**Tasks to perform**:
1 > Repeat the passage of the shell stitch tutorial between "The shells look" and "color of yarn.", inclusive.
2 > Write the next part of the shell stitch tutorial, picking up right after its final sentence.

**Given text**:
>>

For the next rows, repeat rows 1 and 2 until you reach the desired length of your project.

How to crochet a shell stitch - the third row of shelves

Pin this pattern for later:

How to crochet a shell stitch free crochet pattern and crochet diagram

Troubleshooting Common Mistakes to Avoid

A shell stitch is very easy and there aren’t many traps along the way. Here are the most common mistakes and problems:

How do I change colors in a shell stitch project?

 The shells look even more spectacular when each row is made in a different color. Use 2 or more different yarn hues to get stripes.

To change color, simply pull through a new color when making the last step of the last stitch in a row. Work the last single crochet stitch with current color without completing the last step of the stitch. Instead of pulling through the current color, grab a loop of a new color and pull it through 2 loops on the hook. Contunue pattern with a new color of yarn.

How do I change colors in a shell stitch project?

There is also a second method. You can secure the just introduced yarn with a knot and then continue with the pattern. See my short video tutorial on Pinterest explaining these two methods of adding a new yarn color at the beginning of a row: 

Shell Stitch How to Change Colors in a Row

How do I change colors in the middle of a shell stitch project?

When making a shell stitch, you usually add a new colour at the beginning of the row. But you don’t have to wait till the end of the row. You can introduce a new color at any point of your shell stitch project. 

The best spot for the color change in the middle of a row is a single crochet stitch in between 2 shells. 

To change the color, finish the current shell with the color you are already working with. Then, insert the hook and yarn over to make a single crochet. You now have 2 loops on the crochet hook. To finish the single crochet, skip the current yarn, and pull over the new one.

Continue with the new colour to make the next shell. 

If you want to change the color back or again, introduce the new yarn just before the finishing the 5th double crochet stitch of a shell. Watch a video tutorial below to see how to add a new yarn color in the middle of a shell stitch: 

Video tutorial how to change color in the middle of the shell stitch

What to do with the yarn tails

The downside of stripes is a lot of yarn tails to weave in. You have to weave in the ends before cutting off the yarn ends. To do this, pick the off side of your work. A shell stitch is double-sided and there is no good or off side, so you have to decide which side will be the front.

Using a tapestry needle, weave in the ends following through the stitches of the same color. To do that, run the end under several stitches, then reverse the direction. Changing the directions keeps the end more secure. Weave it back under several more stitches.

Finish on the ‘wrong’ side of the project and trim the yarn close to the work.

Trim far from the edge

Avoid trimming on the side, as any run-free ends are more visible at the edges. Unless you are planning to add a border to your project, finish weaving in the yarn an inch or more far from the edge.

Tips for beginners

Foundation chain

As I mentioned before, you can start the first row with shells directly on a foundation chain and many patterns show exactly that method. However, if you are a beginner adding a row of single crochets will help you to count the stitches correctly.

<<

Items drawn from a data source

>>

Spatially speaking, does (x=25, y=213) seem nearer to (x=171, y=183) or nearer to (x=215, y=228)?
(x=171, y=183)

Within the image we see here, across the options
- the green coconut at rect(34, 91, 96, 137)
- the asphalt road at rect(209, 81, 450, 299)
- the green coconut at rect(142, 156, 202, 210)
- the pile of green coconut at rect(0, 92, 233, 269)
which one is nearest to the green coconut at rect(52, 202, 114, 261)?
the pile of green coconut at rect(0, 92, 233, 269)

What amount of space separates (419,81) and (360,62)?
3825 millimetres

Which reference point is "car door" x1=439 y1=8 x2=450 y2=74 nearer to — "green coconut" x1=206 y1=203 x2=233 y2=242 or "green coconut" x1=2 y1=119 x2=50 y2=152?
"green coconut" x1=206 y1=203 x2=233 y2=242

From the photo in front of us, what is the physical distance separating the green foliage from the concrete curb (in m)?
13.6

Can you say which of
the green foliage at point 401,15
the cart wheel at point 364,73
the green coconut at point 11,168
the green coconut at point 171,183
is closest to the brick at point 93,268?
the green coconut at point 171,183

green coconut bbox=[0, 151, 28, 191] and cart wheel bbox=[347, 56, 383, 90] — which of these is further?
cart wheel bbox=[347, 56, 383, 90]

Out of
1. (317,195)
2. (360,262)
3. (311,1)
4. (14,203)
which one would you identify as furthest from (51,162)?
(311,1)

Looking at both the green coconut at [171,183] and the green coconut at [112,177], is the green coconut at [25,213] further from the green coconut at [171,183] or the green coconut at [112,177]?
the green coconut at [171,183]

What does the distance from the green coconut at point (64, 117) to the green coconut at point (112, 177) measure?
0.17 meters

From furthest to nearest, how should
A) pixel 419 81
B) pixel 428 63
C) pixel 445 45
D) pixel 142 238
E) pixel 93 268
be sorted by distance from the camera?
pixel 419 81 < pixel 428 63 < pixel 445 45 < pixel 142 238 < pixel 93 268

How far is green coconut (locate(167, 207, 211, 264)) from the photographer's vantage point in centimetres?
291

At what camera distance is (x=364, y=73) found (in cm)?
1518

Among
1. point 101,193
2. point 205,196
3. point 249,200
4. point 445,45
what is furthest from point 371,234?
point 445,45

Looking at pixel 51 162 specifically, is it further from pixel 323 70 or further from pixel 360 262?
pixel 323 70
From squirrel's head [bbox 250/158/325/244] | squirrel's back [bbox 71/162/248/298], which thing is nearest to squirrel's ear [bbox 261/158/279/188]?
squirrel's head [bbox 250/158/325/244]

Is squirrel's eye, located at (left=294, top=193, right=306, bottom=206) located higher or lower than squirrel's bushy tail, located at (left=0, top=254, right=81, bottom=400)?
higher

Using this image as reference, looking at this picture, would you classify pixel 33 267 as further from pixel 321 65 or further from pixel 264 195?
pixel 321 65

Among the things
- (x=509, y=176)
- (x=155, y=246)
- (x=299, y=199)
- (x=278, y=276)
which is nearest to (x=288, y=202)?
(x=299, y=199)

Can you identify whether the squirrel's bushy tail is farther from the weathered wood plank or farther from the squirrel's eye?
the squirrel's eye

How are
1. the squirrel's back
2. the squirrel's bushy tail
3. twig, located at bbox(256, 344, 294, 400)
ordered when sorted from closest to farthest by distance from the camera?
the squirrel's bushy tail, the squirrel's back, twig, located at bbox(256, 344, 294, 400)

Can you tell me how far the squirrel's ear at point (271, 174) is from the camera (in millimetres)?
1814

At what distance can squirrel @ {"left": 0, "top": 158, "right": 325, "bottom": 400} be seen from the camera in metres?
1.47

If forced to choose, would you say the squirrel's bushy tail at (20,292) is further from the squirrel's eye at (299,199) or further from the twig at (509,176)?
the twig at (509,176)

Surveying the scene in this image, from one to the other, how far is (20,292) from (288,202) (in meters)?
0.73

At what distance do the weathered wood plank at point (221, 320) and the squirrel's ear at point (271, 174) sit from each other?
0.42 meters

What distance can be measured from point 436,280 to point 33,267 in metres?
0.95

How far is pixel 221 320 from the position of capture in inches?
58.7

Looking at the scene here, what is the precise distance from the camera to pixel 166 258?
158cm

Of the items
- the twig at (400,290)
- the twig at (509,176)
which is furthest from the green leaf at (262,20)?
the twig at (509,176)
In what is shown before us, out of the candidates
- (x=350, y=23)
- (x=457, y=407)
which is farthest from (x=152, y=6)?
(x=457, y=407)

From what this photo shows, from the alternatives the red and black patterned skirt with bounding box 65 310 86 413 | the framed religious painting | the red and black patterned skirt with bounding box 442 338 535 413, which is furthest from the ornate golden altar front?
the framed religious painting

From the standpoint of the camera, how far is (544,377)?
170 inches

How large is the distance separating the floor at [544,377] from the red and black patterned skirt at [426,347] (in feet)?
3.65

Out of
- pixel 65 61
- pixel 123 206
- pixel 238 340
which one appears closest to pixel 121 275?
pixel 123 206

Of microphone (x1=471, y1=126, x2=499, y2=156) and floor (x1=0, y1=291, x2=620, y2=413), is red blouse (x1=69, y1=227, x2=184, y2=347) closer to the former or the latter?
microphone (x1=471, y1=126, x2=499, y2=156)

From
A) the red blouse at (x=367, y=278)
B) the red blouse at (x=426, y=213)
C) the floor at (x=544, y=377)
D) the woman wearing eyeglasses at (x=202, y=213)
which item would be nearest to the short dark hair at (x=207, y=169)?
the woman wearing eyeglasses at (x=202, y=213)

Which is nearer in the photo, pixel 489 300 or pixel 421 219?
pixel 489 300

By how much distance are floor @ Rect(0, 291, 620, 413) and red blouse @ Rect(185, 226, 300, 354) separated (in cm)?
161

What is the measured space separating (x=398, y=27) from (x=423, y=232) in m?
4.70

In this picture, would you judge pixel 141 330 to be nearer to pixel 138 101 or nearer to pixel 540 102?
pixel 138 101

<<

**Outputs by task**:
1 >
The shells look even more spectacular when each row is made in a different color. Use 2 or more different yarn hues to get stripes.

To change color, simply pull through a new color when making the last step of the last stitch in a row. Work the last single crochet stitch with current color without completing the last step of the stitch. Instead of pulling through the current color, grab a loop of a new color and pull it through 2 loops on the hook. Contunue pattern with a new color of yarn.

2 >
Miscounted Stitches

you have to double-check whether you follow the pattern correctly. Any mistakenly skipped stitch moves the next shell and there will be not enough room to finish the last shell. Additionally, it will distort the symmetry of the next rows and the whole project. Thankfully, after row 1, it’s harder to make a mistake, as already existing shells will help you to get through the next rows.

Crochet Shell Stitch Variations

The crochet shell stitch has many variations. It is like a popular dish, everyone has their own favourite :).

The most ‘true’ one is the one I describe above. It’s a shell stitch that consists of five double crochet stitches. The variation in the shell stitch can be based on:

  • Different stitch – instead of double crochets, you can use treble crochets, half double crochets, single crochet or a mix to form the shell
  • Different heights – a shell is made of a variation of stitches of different hight (smaller stitches are outside and taller stitches are placed in the center e.g. 1 sc, 1 hdc, 1 dc, 1 hdc, 1 sc)
  • Different numbers of stitches to make a shell – e.g instead of 5 dc, you have shell of 7 or 3 stitches
  • Chain spaces added in between the shell’s stitches and creating a fan stitch structure. Often, fan stitches are called a shell stitch as well. In the FAQ below, you can see the difference between the shell stitch and a fan stitch. 
  • Shell stitches are worked into different stitches and not into the same stitch. To create a shell stitch border, you will repeatedly work the sequence 1 sc, 1 dc, 1 tr, 1 dc, 1 sc into the five following stitches
  • Plain.  Shells are worked with a different symmetry: instead of making rows, shells are structured in vertical or diagonal rows
  • Open shell stitch variation – replacing the single crochet in between the stitches with higher stitches will create a more open, airy pattern. A popular way to make this shell stitch is to implement the V shape by inserting 1dc, ch1, 1dc in between the shells.

For a more intricate shell stitch variation, see the examples below. 

The Truly Shell Stitch Free Crochet Pattern

The Truly Shell Stitch Free Crochet Pattern and Tutorial

Here is an exceptional shell stitch pattern and tutorial. I called it The Truly (Realistic) Shell Stitch because it looks like real shells, as no other project does. You can use this pattern in almost in every project.

Try it in baby dresses, jackets, blankets, and hats.

Designer :  My Picot

The Truly Shell Stitch Free Crochet Pattern and Tutorial

The Truly Shell Stitch  –  visit the free pattern site

Puff Shell Stitch 

Finally, why not to give some puff to shell stitch? This is a fun and cute shell stitch variation that you will enjoy making. Prepare yourself to have some fun crocheting!

Puff Shell Stitch Free Crochet Pattern

Go to the pattern:  Puff Shell Stitch

Puff Shell Star Stitch

To make this mesmerizing looking stitch, all you need is a single or treble crochets and a nice ombre yarn. A great pattern for a soft, warm baby blanket.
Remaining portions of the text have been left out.